- WRITTEN EXERCISE -
Pick out and copy each line below that contains the word "uppermost". Letter case matters.

- RECORDS SUPPLIED -
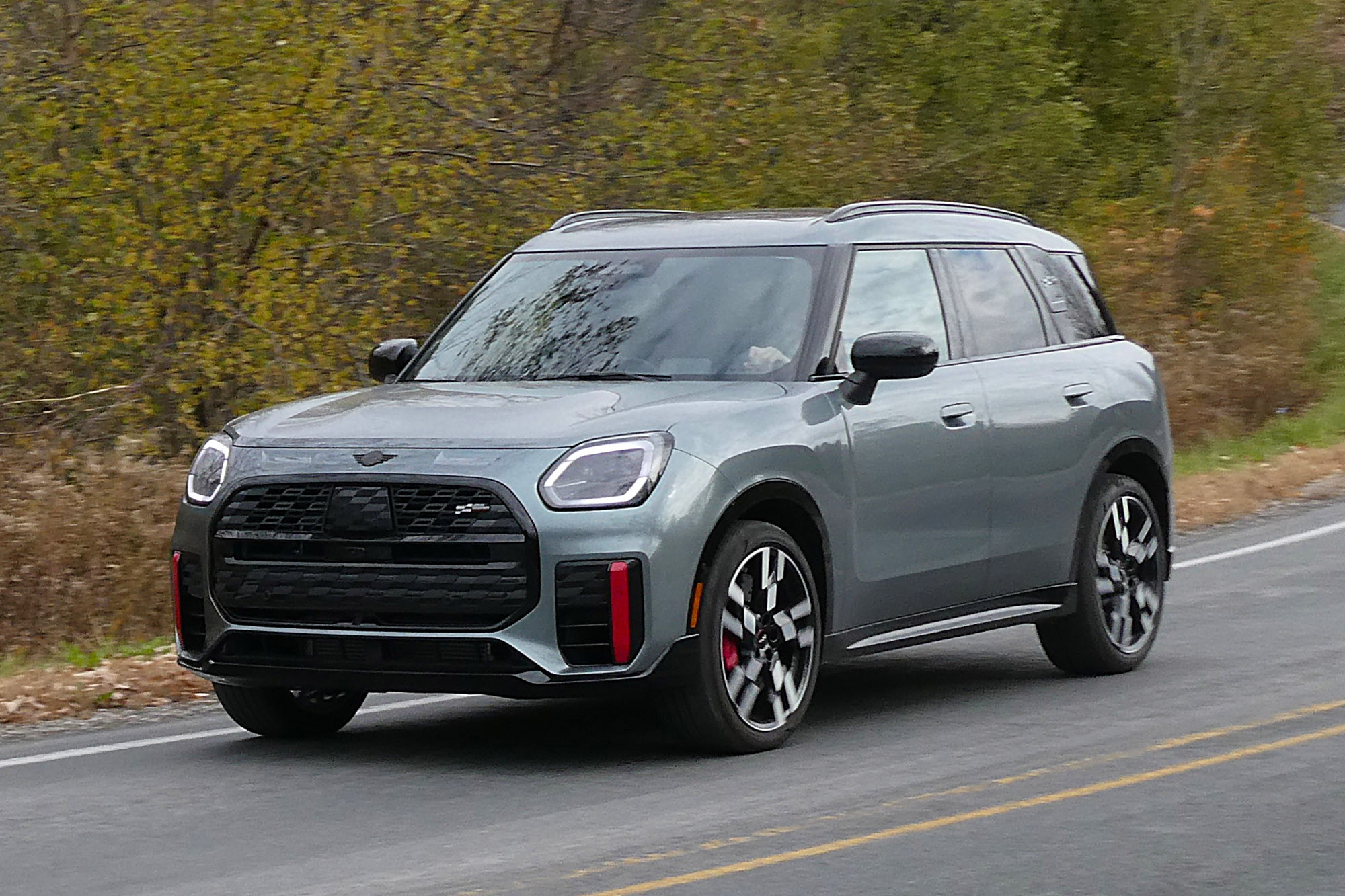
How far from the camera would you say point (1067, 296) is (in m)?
10.1

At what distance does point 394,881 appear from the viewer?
6.00 metres

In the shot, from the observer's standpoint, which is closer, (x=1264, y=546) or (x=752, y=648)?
(x=752, y=648)

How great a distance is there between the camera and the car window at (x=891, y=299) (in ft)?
28.3

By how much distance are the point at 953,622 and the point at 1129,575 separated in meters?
1.34

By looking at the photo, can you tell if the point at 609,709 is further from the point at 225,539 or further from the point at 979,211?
the point at 979,211

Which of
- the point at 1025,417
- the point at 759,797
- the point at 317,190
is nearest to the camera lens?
the point at 759,797

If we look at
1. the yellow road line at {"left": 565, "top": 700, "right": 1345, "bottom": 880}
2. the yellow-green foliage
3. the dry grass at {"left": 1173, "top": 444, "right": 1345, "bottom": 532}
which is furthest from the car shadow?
the yellow-green foliage

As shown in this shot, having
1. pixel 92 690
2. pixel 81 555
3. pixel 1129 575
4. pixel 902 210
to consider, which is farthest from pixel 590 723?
pixel 81 555

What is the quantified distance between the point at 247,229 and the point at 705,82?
5214 millimetres

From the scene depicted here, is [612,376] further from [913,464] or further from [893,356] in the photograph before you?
[913,464]

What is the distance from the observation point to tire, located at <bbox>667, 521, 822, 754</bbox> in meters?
7.62

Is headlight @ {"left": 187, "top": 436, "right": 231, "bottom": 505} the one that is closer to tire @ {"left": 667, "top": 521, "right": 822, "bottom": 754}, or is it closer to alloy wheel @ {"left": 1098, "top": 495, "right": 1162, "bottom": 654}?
tire @ {"left": 667, "top": 521, "right": 822, "bottom": 754}

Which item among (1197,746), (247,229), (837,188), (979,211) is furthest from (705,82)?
(1197,746)

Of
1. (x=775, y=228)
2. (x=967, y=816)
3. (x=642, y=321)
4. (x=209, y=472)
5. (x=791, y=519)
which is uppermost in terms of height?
(x=775, y=228)
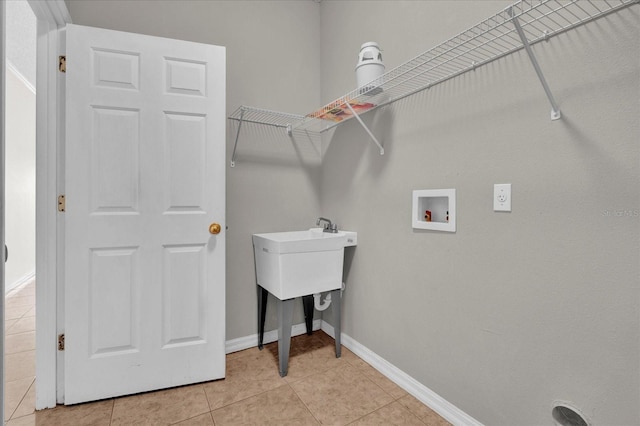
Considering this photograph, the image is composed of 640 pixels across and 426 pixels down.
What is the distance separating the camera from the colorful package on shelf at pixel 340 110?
1.91m

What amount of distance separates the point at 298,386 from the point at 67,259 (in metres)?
1.37

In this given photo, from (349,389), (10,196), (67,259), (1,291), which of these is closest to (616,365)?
(349,389)

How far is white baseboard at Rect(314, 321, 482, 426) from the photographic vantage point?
1458mm

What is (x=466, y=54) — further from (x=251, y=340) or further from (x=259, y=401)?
(x=251, y=340)

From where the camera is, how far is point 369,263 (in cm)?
205

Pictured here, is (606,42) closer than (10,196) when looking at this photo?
Yes

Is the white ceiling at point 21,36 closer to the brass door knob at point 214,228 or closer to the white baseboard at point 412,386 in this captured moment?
the brass door knob at point 214,228

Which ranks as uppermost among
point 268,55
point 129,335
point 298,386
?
point 268,55

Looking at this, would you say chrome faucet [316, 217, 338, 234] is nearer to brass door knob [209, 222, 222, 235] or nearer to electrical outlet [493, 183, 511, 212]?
brass door knob [209, 222, 222, 235]

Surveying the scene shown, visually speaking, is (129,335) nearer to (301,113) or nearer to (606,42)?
(301,113)

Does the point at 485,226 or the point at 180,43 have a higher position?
the point at 180,43

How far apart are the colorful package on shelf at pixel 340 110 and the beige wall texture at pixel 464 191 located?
0.31 feet

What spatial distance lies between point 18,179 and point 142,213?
3490mm

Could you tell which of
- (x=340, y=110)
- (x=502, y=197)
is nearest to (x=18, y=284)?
(x=340, y=110)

- RESPONSE FOR THIS EXERCISE -
which is uppermost in terms of height?
Which ranks as uppermost among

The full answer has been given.